Bianca Mosimann feiert das Jubiläum ihres Coiffeurgeschäfts in St.Gallen: «Es war eine gute Zeit, und ich würde keinen Tag davon missen wollen»

«Abschnitt B» ist seit vielen Jahren Bestandteil der Stadt St.Gallen. Bianca Mosimann kehrte vor 22 Jahren aus Berlin zurück, um ihren Traum der Selbstständigkeit zu leben. Heute werden im Geschäft mehr als nur Haare geschnitten: Sie malt Bilder und verarbeitet Leder in Taschen, Harness oder Gürtel.

Dzana Muminovic am 06. Mai 2024

Nach Abschluss ihrer Lehre in St.Gallen ging Bianca Mosimann im Alter von 19 Jahren nach Berlin, um bei einem damals bekannten Coiffeur Erfahrungen zu sammeln. Drei Jahre später kehrte sie in die Ostschweiz zurück, um sich mit einem eigenen Salon selbstständig zu machen. Im Alter von 25 Jahren erfüllte sie sich 2004 den lang ersehnten Traum von der Selbständigkeit und feiert diese Woche das 20-jährige Jubiläum ihres Coiffeursalons «Abschnitt B» im Quartier Magnihalden.

Bianca Mosimann, warum haben Sie sich entschieden, in die Schweiz zurückzukehren und nicht in Berlin zu bleiben?

Das Alter zwischen 19 und 22 ist wirklich aufregend, weil man so viele Freiheiten hat und noch nicht an einen Ort gebunden ist.
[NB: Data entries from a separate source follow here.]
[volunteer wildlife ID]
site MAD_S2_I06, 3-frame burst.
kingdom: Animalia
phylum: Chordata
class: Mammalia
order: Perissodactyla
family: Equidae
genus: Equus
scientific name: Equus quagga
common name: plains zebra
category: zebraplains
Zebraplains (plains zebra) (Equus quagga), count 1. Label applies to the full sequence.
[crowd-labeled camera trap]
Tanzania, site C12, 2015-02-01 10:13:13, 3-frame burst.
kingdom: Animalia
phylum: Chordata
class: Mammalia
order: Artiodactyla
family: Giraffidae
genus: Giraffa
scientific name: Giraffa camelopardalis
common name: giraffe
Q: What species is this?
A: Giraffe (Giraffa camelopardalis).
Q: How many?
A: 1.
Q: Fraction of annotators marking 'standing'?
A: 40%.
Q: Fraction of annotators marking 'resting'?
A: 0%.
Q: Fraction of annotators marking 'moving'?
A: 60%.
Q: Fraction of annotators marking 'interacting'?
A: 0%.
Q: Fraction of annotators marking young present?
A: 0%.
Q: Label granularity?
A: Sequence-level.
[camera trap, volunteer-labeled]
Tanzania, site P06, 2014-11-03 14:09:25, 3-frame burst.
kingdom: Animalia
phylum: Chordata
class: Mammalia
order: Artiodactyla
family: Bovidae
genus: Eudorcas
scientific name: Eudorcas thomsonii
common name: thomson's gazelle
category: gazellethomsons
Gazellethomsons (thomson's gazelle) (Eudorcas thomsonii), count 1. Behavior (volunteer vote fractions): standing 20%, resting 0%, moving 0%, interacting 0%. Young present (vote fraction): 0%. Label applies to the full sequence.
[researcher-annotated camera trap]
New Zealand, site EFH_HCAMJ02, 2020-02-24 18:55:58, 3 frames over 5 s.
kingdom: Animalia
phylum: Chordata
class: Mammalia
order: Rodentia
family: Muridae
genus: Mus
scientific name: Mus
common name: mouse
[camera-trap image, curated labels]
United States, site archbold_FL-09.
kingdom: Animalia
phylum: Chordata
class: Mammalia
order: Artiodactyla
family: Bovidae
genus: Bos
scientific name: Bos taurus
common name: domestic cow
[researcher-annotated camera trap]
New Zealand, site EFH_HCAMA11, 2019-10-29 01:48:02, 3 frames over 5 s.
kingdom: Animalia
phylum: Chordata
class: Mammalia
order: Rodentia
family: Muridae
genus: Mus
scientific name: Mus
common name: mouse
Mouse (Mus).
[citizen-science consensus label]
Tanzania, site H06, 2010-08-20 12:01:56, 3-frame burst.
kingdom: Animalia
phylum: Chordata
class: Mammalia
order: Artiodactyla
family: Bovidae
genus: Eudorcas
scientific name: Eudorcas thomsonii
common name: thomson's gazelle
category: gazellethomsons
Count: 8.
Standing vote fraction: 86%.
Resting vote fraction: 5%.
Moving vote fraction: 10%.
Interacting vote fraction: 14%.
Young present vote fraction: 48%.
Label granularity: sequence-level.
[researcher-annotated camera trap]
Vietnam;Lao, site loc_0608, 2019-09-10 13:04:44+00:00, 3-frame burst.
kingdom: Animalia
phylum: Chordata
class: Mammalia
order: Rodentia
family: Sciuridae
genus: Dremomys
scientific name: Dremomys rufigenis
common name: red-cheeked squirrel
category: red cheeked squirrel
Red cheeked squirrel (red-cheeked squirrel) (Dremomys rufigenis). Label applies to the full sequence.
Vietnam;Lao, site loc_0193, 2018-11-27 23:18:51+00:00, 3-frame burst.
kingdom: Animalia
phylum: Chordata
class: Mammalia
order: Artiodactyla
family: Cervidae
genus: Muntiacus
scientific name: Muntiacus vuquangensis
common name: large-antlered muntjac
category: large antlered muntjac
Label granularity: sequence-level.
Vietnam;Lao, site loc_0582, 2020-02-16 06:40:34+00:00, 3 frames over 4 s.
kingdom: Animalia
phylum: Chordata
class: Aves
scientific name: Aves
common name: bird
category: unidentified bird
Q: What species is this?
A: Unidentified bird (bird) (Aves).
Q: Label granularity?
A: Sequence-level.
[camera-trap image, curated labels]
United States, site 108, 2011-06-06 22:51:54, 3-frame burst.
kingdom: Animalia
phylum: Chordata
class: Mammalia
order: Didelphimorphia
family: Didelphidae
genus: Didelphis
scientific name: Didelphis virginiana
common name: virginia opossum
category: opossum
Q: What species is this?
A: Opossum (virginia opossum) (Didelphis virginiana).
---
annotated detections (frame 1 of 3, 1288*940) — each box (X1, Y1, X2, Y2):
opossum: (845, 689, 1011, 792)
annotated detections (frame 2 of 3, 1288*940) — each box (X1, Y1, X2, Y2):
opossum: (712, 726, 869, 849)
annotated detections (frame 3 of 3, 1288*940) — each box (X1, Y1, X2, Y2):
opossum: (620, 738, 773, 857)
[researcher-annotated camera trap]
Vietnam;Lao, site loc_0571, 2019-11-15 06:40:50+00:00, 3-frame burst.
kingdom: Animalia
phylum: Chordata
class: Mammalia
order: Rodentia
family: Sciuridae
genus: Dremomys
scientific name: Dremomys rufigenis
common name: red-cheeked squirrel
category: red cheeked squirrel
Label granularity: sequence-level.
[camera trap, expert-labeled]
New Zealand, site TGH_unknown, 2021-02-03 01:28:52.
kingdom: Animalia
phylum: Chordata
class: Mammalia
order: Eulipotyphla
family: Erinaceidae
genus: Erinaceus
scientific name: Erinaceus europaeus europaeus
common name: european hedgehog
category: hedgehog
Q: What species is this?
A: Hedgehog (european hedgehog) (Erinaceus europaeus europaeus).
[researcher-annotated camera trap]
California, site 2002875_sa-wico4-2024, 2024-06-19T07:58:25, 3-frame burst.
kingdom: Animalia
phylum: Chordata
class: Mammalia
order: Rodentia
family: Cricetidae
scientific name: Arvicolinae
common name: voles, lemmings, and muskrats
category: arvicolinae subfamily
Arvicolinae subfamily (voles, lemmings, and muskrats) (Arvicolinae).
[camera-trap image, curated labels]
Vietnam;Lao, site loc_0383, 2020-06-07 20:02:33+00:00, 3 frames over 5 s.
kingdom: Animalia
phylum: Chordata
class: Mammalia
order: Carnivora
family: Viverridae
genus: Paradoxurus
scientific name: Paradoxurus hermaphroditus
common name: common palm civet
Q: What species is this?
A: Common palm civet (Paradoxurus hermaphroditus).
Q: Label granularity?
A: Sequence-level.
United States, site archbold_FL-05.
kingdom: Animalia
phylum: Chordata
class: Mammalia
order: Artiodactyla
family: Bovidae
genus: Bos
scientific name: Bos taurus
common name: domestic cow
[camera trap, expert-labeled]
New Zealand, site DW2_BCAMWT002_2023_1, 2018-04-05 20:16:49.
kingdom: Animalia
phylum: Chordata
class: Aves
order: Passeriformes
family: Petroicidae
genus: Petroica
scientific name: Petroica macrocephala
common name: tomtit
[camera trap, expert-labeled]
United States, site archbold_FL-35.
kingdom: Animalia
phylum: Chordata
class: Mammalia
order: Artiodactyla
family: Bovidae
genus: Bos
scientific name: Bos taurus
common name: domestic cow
Ich hatte einfach das Bedürfnis, mich ein bisschen zu erden, weil ich wusste, dass ich mich irgendwann selbstständig machen möchte. Aber das ist in Deutschland sehr schwierig. Neben dem Meisterbrief und den Kosten braucht man auch ein grösseres soziales Netzwerk. Die Sehnsucht nach meiner Heimat wurde auch immer stärker. Obwohl ich Grossstädte mag, schätze ich St.Gallen sehr. Als ich zurückkam, wusste ich es noch mehr zu schätzen als vorher. Die Zeit im Ausland war eine gute Erfahrung für mich. Ich rate jedem jungen Menschen, der die Chance hat, ins Ausland zu gehen und sich zu öffnen. Es ist nie zu spät.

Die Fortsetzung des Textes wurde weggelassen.